Jika mereka dites positif untuk virus bluetongue yang ditularkan serangga, yang menyebabkan ketimpangan dan pendarahan, sapi-sapi itu akan segera dihancurkan, kata Miguel Masramon, seorang pengacara yang mewakili pemilik kapal, Talia Shipping Line.

Dalam hal ini, mereka tidak dapat dijual untuk makanan dan pengiriman harus dihapuskan.

Jika ternak dibersihkan, mereka dapat dijual kembali untuk ekspor hidup.

Dua van dan sebuah truk yang membawa generator listrik berhenti di dermaga di sebelah kapal pada Jumat pagi, kata saksi mata Reuters.

Foto-foto yang disediakan oleh Talia menunjukkan sapi-sapi terjebak dalam kondisi sempit di atas kapal.

Awalnya ditujukan untuk dijual di Turki, pihak berwenang di sana memblokir pengiriman dan menangguhkan impor hewan hidup dari Spanyol, mengatakan sapi-sapi itu mungkin memiliki lidah biru.

Turki tidak menguji hewan-hewan itu tetapi wabah baru-baru ini terdeteksi di provinsi Huesca, Spanyol.

Penolakan itu mengubah kapal menjadi paria internasional, dengan berbagai negara menolaknya masuk bahkan untuk mengisi kembali pakan ternak dan memaksa sapi untuk pergi beberapa hari hanya dengan air.

“Lima belas anak sapi telah mati. Itu sukses karena mereka telah berada di kapal selama dua bulan tanpa bisa turun di mana pun,” kata Masramon pada hari Kamis.

Perjalanan yang semula direncanakan ke Turki hanya memakan waktu sembilan hari.

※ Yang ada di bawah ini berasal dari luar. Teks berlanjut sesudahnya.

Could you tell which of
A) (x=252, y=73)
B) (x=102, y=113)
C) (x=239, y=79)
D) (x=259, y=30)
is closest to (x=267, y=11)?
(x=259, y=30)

Namun, Animal Welfare Foundation, sebuah kelompok nirlaba yang melobi ekspor hidup, mengatakan pihaknya yakin lebih dari 100 sapi telah mati.

“Mereka yang masih hidup adalah … menderita kondisi yang benar-benar mengerikan,” kata Silvia Barquero, direktur kelompok hak-hak hewan Igualdad Animal.

Leave a Reply

Your email address will not be published. Required fields are marked *

Proudly powered by WordPress | Theme: Cute Blog by Crimson Themes.